Yersinia enterocolitica is primarily a gastrointestinal tract pathogen known to cause gastroenteritis, although it may produce extraintestinal infections like sepsis and its sequelae. However, cutaneous infections are extremely rare. We present a case of Yersinia enterocolitica cutaneous abscess in an immunocompetent adult.

2. Case Report

A 54-year-old healthy man presented to the hospital with swelling and erythema of the medial aspect of his right thigh of one-week duration. The swelling was progressively worsening with increased tenderness, fever of 101 degrees F, chills, and rigors. He denied other systemic or gastrointestinal symptoms. Physical exam disclosed a well-circumscribed subcutaneous swelling measuring 4 × 3 cm on the medial aspect of right thigh below the inguinal ligament. It was mildly tender and erythematous; right inguinal lymphadenopathy was found.

The peripheral white cell blood count was slightly elevated at 10.6 with no left shift. The C-reactive protein and erythrocyte sedimentation rate were elevated at 70.8 and 53, respectively. Blood cultures were negative. Computerized tomography scan showed two small subcutaneous abscesses in the upper thigh. Aspiration yielded purulent material with a moderate number of white blood cells and no bacteria on Gram stain. The culture grew Yersinia enterocolitica that was confirmed and serotyped by the NY State Department of Health as O:8 using a slide agglutination test. The organism was sensitive to trimethoprim-sulfamethoxazole, ciprofloxacin, ceftazidime, ceftriaxone, imipenem, gentamicin, and tobramycin and resistant to amoxicillin/sulbactam, cefazolin, and cefoxitin.
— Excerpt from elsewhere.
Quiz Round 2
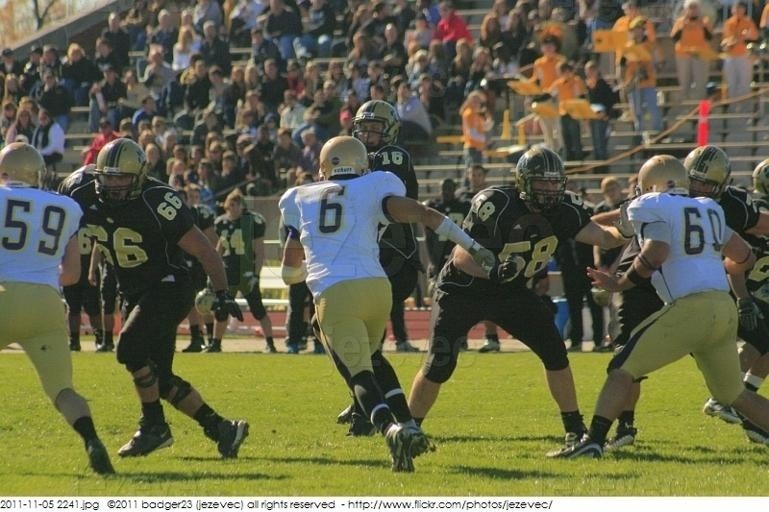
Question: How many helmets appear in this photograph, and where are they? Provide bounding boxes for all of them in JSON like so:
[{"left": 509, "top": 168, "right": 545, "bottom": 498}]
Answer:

The patient denied recent travel or consumption of pork chitterlings. He remained febrile on intravenous cefazolin, but responded quickly to ceftriaxone with complete recovery with two weeks therapy. Iron studies and hepatitis panel did not reveal any abnormalities. Stool cultures and investigations for immune compromise were not done based on the lack of history to suggest risk factors.

3. Discussion

Yersinia enterocolitica, a member of Enterobacteriaceae family, is a non-lactose fermenting Gram-negative bacillus. The most common serotypes in the United States, O:8, O:5,27, and O:1,2,3 [1], cause sporadic illness and occasional food-borne outbreaks. Serogroup O:8 may produce enteritis or mesenteric lymphadenitis in humans [2]. This strain has mainly been traced to pigs. Outbreaks have involved milk products, tofu, untreated spring water, and bean sprouts [2]. The portal of entry for this organism is the gastrointestinal tract.
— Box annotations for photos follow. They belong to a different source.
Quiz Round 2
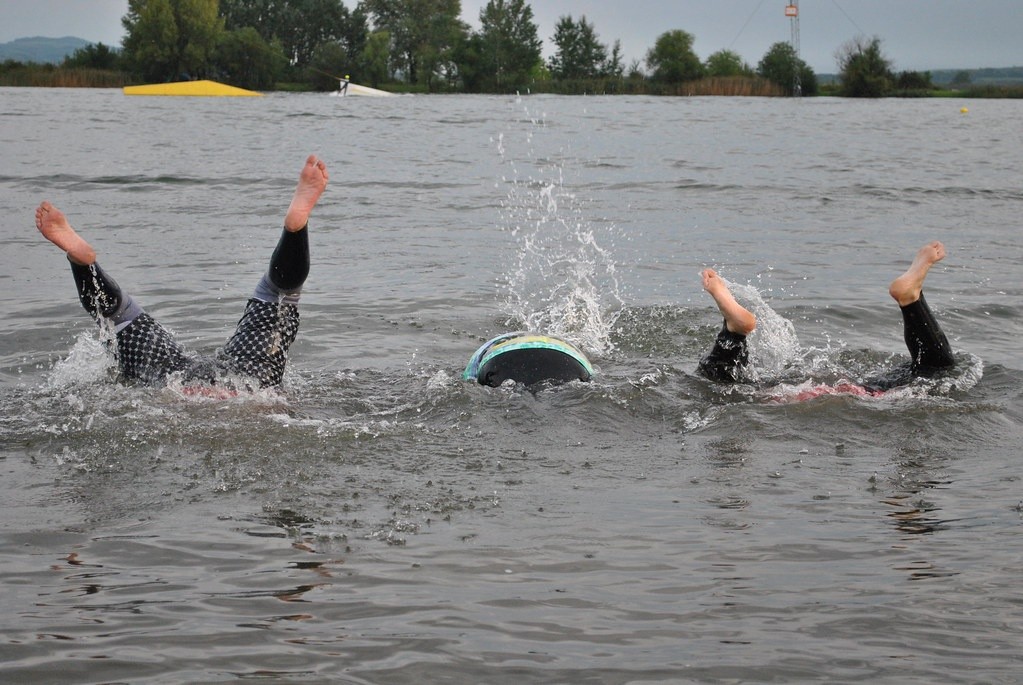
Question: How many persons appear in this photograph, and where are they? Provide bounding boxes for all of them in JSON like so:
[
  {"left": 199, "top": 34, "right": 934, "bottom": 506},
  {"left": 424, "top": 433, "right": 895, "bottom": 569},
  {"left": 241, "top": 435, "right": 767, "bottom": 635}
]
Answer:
[
  {"left": 465, "top": 329, "right": 593, "bottom": 384},
  {"left": 36, "top": 155, "right": 329, "bottom": 391},
  {"left": 696, "top": 239, "right": 953, "bottom": 382},
  {"left": 338, "top": 75, "right": 349, "bottom": 96}
]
Metastatic infections following septicemia with development of hepatic or splenic abscesses, pneumonia, meningitis, or osteomyelitis especially in immunocompromised host or in those with iron overload have been described [2]. Primary soft tissue infection by Yersinia enterocolitica, including abscess formation, without evidence of gastrointestinal or septicemia are extremely rare. While primary soft tissue infection has been documented in patients with underlying chronic illness like diabetes mellitus and hepatitis C [15], to our knowledge only two other cases in immunocompetent hosts, axillary and facial abscesses, have been published in English-language literature [3].
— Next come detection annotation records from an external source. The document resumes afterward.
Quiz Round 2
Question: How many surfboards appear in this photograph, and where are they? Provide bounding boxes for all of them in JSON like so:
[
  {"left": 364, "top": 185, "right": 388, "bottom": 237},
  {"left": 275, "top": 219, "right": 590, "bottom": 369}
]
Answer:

The portal of entry is unclear in this case. The patient used well water for drinking purposes, but the infecting organism was not isolated from the well water. He did many outdoor activities including mountain biking and hiking that involved many abrasions and skin injuries and exposure to soil and contaminated water. Hence, direct inoculation of Yersinia enterocolitica as a result of exposure to contaminated water is postulated in the absence of evidence for a gastrointestinal route of infection.

Conflict of Interests

The autors have no financial disclosures to declare and no conflict of interest to report.